Исходный текст:
********

Николай Второй и его кузен Вильгельм увлеклись было идеями европейского мира, но не слишком. Да и общества всех стран, вовлечённых в Первую мировую войну, сплошь были охвачены энтузиазмом, и только невиданный масштаб человеческих потерь где-то через год обозначил перелом. Это был уже не просто перелом в настроениях масс людей, а цивилизационный надлом. Но не в полной мере: ни исторические романы, на страницах которых кричали римские легионеры и гремели выстрелы пушек, ни первые попытки экранизаций отнюдь не отвергали связку войны с приключением.

Литераторы "потерянного поколения" впервые отреклись от связки слов война и слава, а пацифизм долго довлел над большинством во Франции и Великобритании, но никто не отделял политику от войны в новоиспеченных Польше, Финляндии, Югославии, Венгрии, даже в Чехословакии, не говоря уже о Советском Союзе. На его красном знамени были написаны лозунги вселенской войны за освобождение пролетариата. Здесь слова гимна дроздовцев переписали на "и как один умрем в борьбе за это", формально отменили трудовые армии, но милитаризация, культ победы в Гражданской войне достигли небывалых высот, когда в Германии реваншизм едва начал поднимать голову.

В 1921 году экс-министр иностранных дел Италии Франческо Нитти опубликовал книгу "Европа над бездной". Как ни странно, её перевод был издан в СССР десятью годами позднее. Нитти с фантастической точностью развернул свой прогноз событий, неизбежно следующих за политикой держав-победителей. Он предсказал, что нарушение баланса европейского рынка с выпадением Германии, обескровленной контрибуцией, к концу 20-х годов приведет к всемирному экономиическому кризису, и почти точно рассчитал время начала Второй мировой войны, инициатором которой станет побежденный в Первой.

Никто, кажется, не обратил на книгу Нитти серьёзного внимания.

"Мы — мирные люди, но наш бронепоезд...".

У Советского Союза была своя цель реванша.

********

Задание:
Перепишите без изменений отрывок из текста о Европе между двумя мировыми войнами: начните с места, где стоят слова «В 1921 году», и остановитесь после слов «побежденный в Первой.».

Исходные строки:
********

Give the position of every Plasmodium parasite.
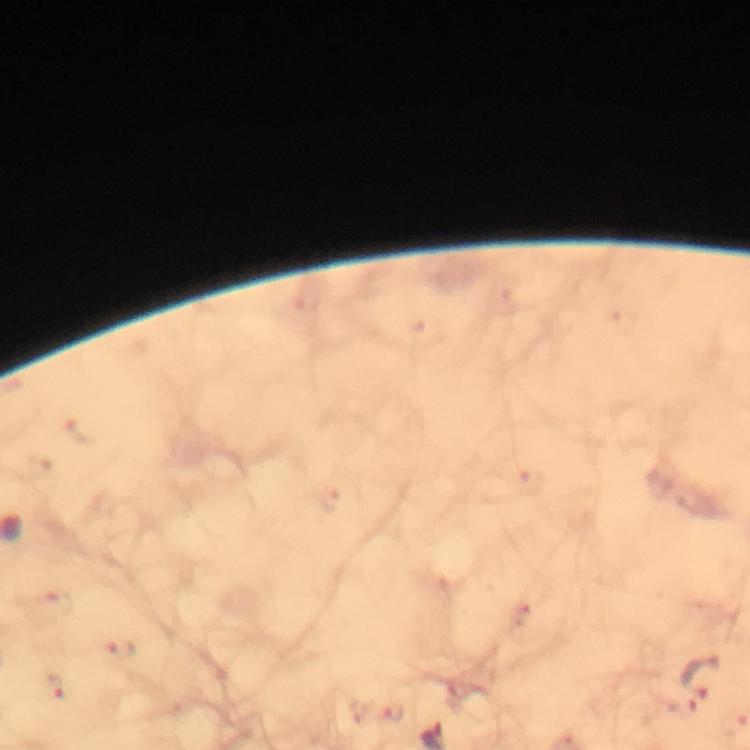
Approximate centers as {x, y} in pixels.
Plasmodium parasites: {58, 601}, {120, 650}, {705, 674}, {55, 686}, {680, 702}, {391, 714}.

********

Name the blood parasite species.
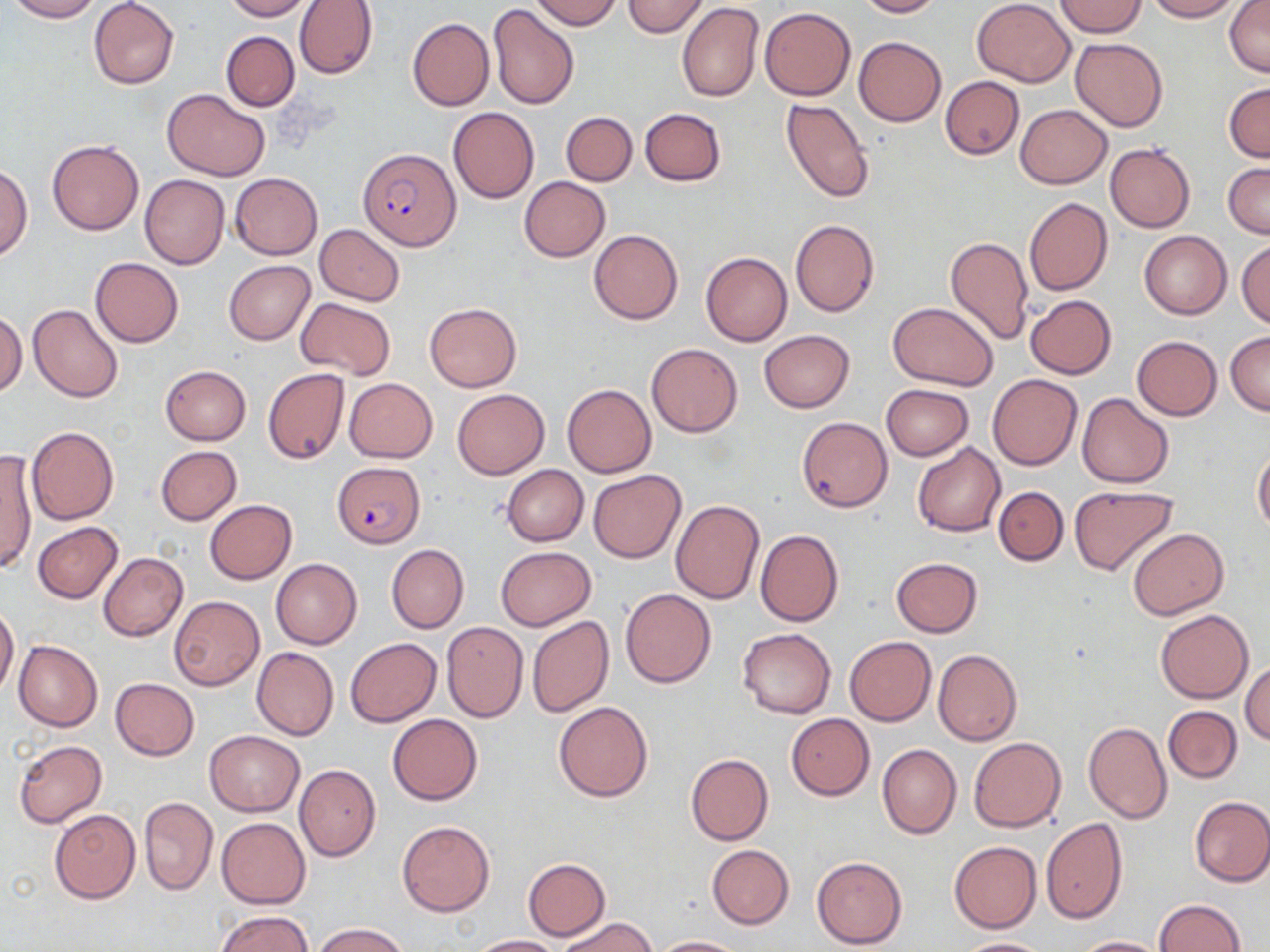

********

Ответ:
В 1921 году экс-министр иностранных дел Италии Франческо Нитти опубликовал книгу "Европа над бездной". Как ни странно, её перевод был издан в СССР десятью годами позднее. Нитти с фантастической точностью развернул свой прогноз событий, неизбежно следующих за политикой держав-победителей. Он предсказал, что нарушение баланса европейского рынка с выпадением Германии, обескровленной контрибуцией, к концу 20-х годов приведет к всемирному экономиическому кризису, и почти точно рассчитал время начала Второй мировой войны, инициатором которой станет побежденный в Первой.